== INSTRUCTION ==
Repeat word for word the stretch of the material below from the line containing "Given what is visible in the image, of" through the end of the material, and nothing else.

== THE INPUT ==
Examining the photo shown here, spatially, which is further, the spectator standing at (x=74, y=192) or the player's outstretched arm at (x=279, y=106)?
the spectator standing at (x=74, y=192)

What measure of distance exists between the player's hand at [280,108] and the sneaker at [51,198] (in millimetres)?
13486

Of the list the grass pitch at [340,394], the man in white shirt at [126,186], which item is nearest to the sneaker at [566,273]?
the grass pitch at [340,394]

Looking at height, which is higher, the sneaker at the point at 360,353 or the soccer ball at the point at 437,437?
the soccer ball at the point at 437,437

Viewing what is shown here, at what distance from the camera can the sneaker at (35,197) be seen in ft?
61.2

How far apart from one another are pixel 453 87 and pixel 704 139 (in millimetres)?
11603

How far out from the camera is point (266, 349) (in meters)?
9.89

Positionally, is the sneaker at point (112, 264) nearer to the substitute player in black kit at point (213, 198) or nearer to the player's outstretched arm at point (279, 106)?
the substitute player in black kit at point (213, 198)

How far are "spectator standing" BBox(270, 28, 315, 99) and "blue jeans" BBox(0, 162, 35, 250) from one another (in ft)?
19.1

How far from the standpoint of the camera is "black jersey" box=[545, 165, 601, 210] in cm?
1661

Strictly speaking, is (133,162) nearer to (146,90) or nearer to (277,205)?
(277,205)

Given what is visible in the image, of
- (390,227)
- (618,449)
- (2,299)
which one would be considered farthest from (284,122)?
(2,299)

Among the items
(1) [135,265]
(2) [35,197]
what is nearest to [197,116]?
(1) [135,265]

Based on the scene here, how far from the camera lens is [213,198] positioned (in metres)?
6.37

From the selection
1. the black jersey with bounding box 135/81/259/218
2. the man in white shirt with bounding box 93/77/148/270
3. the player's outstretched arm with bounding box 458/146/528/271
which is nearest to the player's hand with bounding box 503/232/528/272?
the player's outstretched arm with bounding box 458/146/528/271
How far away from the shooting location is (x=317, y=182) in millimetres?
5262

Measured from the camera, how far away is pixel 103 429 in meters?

== ANSWER FOR THE TASK ==
Given what is visible in the image, of
- (390,227)
- (618,449)
- (2,299)
which one would be considered farthest from (284,122)?
(2,299)

Among the items
(1) [135,265]
(2) [35,197]
what is nearest to [197,116]?
(1) [135,265]

Based on the scene here, how far from the camera lens is [213,198] positioned (in metres)?
6.37

From the selection
1. the black jersey with bounding box 135/81/259/218
2. the man in white shirt with bounding box 93/77/148/270
3. the player's outstretched arm with bounding box 458/146/528/271
which is nearest to the player's hand with bounding box 503/232/528/272?
the player's outstretched arm with bounding box 458/146/528/271
How far away from the shooting location is (x=317, y=182) in millimetres?
5262

Measured from the camera, how far away is pixel 103 429 in meters?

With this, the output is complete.